GIVEN PASSAGE:

Preference Modeler — plain-language explainer

Preference Modeler turns "what do people actually care about" into a defensible number — collected through surveys built to resist guessing, aggregated only when enough people answered to keep anyone anonymous.

A People Analytics Toolbox component. Built to the portfolio Explainer Standard v1.0. Every claim below is grounded in the spoke's own code and contracts (src/spokes/preference-modeler/, contract 1.6.0); anything not yet built is marked (TBD).

1. What is it?

Preference Modeler is two things in one spoke: a survey engine that runs preference-elicitation instruments (not just rating scales but MaxDiff, conjoint, penny-allocation, paired comparison, and present-vs-future markers), and an aggregation engine that turns the raw responses into ranked preference weights with confidence intervals — gated so a result is never surfaced for a group too small to stay anonymous.

The job it does: answer "given a set of options, which ones do people actually value, by how much, and how sure are we?" — without letting respondents game the answer by saying everything is important, and without exposing any individual when the cohort is thin.

Visual — Tier A (real computed output). A present-vs-future run (the aggregatePresentFuture core, five raters across two dimensions):

POST /api/spokes/preference-modeler/present-future
→ byDimension: [
    { "dimensionId": "decision_speed", "label": "Decision speed",
      "avgPresent": 37.6, "avgFuture": 68.4, "changeIntent": 30.8,
      "stdDevPresent": 5, "stdDevFuture": 5.3, "raterCount": 5, "changeFlagged": true },
    { "dimensionId": "risk_appetite", "label": "Risk appetite",
      "avgPresent": 55, "avgFuture": 58.8, "changeIntent": 3.8,
      "stdDevPresent": 3.7, "stdDevFuture": 2.3, "raterCount": 5, "changeFlagged": false }
  ]

(Real output of the spoke's aggregatePresentFuture core on a five-rater illustrative scenario — see the worked example at the foot of this page.)

2. What problem does it solve — and why is it different?

The pain it removes: rating scales lie about priorities. Ask people to rate ten benefits one through five and almost everything comes back a four or a five — everyone says everything matters. You learn nothing about trade-offs, which is the only thing a decision-maker actually needs.

The difference, stated as a shift:

FROM a stack of 1–5 ratings where every option scores "important," with no way to see what people would give up.
TO forced-choice instruments (best-worst, paired, fixed-budget allocation, choice tasks) that make trade-offs unavoidable, scored into a single ranked scale with uncertainty attached.

EXERCISE TASKS:
A. Translate this sentence from the Preference Modeler explainer into Spanish: "You learn nothing about trade-offs, which is the only thing a decision-maker actually needs."
B. According to the Preference Modeler explainer, what happens when people are asked to rate ten benefits one through five?

DATASET EXTRACT:
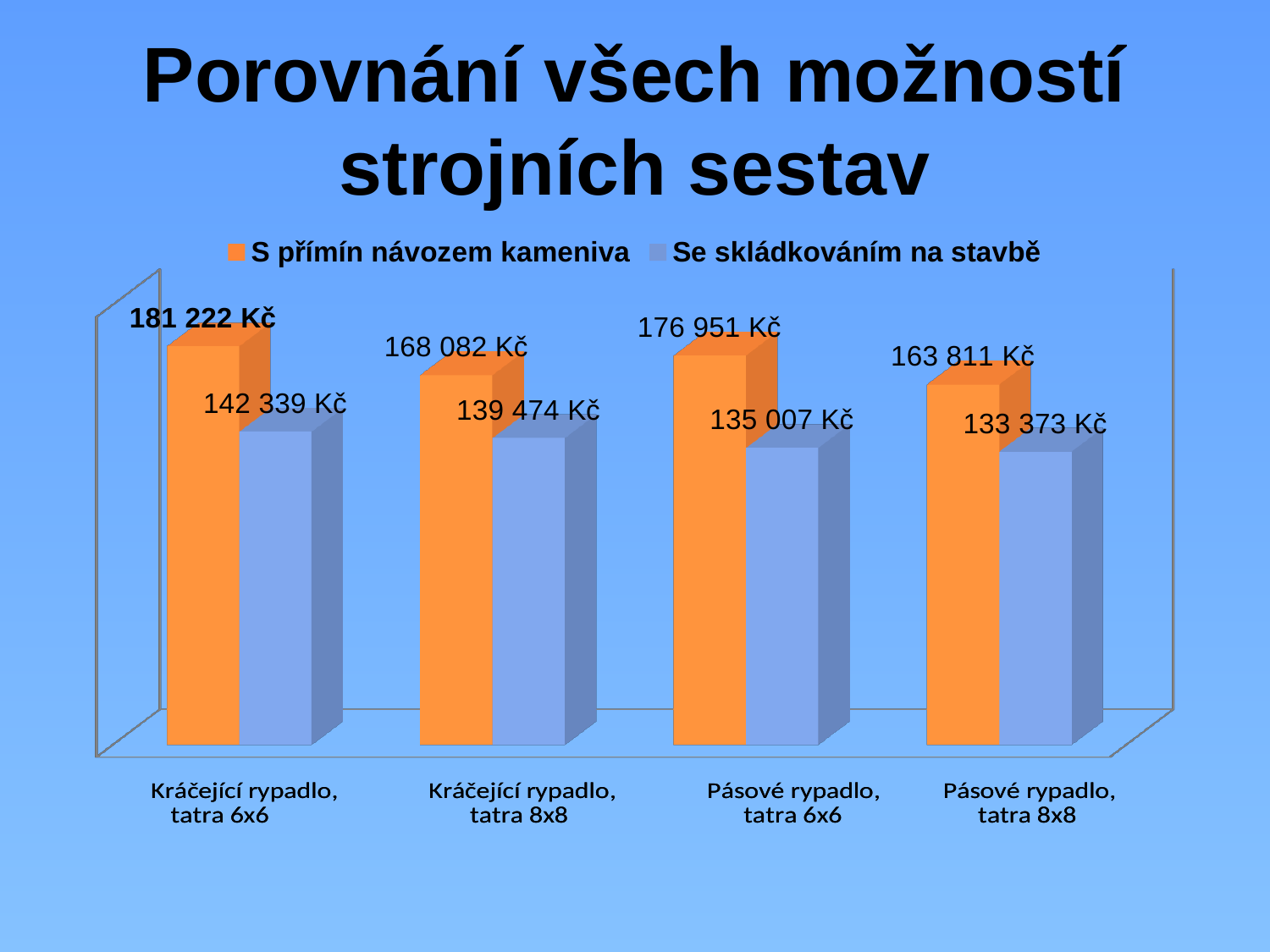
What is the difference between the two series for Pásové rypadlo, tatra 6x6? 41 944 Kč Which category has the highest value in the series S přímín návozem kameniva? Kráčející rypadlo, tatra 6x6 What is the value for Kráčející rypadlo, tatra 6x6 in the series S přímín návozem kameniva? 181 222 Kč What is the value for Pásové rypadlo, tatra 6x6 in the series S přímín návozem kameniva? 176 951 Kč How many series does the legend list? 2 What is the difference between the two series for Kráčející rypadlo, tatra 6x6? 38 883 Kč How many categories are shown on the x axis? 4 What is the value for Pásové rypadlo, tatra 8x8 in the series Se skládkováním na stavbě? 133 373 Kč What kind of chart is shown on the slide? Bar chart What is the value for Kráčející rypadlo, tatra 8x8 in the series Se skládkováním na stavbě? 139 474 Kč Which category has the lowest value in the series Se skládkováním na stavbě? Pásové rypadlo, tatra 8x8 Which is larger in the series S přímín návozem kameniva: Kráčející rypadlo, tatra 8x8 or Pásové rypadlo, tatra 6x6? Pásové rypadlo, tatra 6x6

ANSWERS:
A. No aprendes nada sobre las compensaciones, que es lo único que realmente necesita quien toma las decisiones.

B. Almost everything comes back a four or a five.